The American people also have an important role to play in being watchdogs and advocates in how they monitor and pressure the country's news media to go beyond 24/7 cycle of controversy and "hot takes" and conflict-driven stories and to instead focus on in-depth and sustained coverage that empowers and educates the public. The news media is a supply and demand business: the public has much more power than they realize to shape it.
But in this time of democracy crisis and need for democratic renewal and reckoning, it is imperative that the news media, the pundits, the political class, and everyday people all resist the siren calls and temptations of normalcy bias and other forms of wish-casting that are amplified by false equivalence and the uncritical use of language such as "hyper-partisan" and "polarization".

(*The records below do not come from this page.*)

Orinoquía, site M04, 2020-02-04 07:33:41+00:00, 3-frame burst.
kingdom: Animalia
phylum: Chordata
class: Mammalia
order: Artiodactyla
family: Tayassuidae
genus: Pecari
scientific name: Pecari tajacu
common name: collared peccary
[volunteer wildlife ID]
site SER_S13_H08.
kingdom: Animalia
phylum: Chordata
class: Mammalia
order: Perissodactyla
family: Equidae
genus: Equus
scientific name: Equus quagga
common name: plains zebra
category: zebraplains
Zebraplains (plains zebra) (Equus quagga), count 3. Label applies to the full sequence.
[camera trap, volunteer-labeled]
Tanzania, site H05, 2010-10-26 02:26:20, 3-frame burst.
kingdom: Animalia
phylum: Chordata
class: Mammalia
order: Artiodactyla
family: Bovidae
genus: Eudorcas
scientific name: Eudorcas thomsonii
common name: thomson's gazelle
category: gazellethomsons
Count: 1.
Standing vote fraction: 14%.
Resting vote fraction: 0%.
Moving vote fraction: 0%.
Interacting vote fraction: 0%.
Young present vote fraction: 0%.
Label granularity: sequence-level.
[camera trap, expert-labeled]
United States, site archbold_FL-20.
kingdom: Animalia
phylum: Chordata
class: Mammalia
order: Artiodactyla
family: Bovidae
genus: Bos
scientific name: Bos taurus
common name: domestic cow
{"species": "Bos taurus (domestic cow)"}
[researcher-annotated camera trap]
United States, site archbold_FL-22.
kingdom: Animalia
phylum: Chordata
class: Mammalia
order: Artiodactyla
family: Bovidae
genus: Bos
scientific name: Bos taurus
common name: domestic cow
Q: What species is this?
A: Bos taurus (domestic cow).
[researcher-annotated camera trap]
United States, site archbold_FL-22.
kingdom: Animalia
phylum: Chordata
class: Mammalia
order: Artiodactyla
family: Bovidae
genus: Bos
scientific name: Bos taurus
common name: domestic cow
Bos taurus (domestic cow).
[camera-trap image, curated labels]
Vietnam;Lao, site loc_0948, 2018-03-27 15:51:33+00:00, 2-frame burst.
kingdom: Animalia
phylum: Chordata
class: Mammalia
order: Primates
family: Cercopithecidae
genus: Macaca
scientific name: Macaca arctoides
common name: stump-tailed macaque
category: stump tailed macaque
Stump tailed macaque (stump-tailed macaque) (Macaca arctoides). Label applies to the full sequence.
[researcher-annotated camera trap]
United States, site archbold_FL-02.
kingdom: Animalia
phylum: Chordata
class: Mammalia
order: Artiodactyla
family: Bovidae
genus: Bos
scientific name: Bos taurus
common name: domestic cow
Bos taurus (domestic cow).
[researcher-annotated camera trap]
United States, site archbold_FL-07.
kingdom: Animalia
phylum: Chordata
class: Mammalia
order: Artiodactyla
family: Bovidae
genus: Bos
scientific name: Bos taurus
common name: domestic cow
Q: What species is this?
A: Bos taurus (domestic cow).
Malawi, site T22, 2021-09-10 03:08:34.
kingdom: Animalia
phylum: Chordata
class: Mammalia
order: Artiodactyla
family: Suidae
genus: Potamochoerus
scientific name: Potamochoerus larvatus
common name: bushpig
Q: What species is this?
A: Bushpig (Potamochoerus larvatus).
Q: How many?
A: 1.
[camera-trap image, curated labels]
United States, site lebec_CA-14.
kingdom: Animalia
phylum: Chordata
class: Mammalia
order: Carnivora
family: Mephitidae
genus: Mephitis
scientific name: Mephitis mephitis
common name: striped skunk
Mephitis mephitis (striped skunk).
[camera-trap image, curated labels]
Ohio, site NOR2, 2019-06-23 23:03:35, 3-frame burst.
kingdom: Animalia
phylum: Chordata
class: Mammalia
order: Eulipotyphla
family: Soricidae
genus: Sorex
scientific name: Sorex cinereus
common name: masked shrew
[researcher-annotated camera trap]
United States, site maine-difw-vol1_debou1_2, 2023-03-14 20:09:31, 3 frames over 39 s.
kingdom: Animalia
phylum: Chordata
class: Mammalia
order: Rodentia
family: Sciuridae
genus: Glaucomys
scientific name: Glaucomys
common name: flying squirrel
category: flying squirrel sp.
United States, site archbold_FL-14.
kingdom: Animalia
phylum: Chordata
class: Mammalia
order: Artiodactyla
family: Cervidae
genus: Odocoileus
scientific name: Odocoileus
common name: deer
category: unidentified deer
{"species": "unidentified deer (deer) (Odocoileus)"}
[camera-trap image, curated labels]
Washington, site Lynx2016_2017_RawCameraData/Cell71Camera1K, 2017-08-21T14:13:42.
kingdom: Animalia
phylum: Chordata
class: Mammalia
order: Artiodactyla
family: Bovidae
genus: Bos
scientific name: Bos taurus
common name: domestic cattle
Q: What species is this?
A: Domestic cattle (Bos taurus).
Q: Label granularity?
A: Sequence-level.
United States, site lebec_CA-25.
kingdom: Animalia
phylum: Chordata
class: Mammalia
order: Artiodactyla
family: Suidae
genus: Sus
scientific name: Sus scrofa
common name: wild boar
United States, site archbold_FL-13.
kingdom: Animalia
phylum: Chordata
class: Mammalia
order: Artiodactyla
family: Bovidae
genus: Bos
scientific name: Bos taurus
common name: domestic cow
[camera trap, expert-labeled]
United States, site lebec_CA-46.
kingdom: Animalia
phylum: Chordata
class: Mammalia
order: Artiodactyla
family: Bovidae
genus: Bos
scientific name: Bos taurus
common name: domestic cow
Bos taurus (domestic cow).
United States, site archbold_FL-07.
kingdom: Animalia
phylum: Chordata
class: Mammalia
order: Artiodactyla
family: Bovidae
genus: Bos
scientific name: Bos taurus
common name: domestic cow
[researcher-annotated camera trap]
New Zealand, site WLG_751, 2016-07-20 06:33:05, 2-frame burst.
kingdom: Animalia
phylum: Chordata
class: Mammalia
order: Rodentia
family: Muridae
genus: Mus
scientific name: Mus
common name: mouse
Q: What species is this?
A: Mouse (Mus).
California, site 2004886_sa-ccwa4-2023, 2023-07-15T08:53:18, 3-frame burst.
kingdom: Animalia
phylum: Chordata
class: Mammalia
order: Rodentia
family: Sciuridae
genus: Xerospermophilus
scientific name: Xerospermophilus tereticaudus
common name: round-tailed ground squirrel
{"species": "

To wit, in explaining their new research on the news media and polarization, even the researchers cited by "The View" signal to this perilous dynamic with how they do "not make value judgments of the politicians nor does it evaluate positions, ideology, or other policy conditions." But alas, the defenders of American and global democracy must in fact do exactly the opposite in what will be a very long struggle to defeat the Republican fascists and their allies.
These are not normal times where such technical language as "partisanship" and "polarization" assumed that the country's mainstream political parties, the Democrats and the Republicans, liberals and conservatives, simply occupied different positions along a political continuum where there was mostly agreement and consensus about the inherent value of the country's democratic norms, values, and institutions. By comparison, today's Republican Party have full-on embraced neofascism, authoritarianism, racism, white supremacy, misogyny, bigotry, anti-intellectualism, anti-rationality and political cultism.
Contrary to what "The View" would suggest, now is the time to be hyper vigilant and hyper focused on the likes of Greene, Boebert, Trump and the like. They win through exhaustion and normalization, which is facilitated by how the public and the news media and other opinion-leaders too often decide it is better to ignore such loud and obnoxious and threatening voices instead of treating them as the existential dangers they truly are.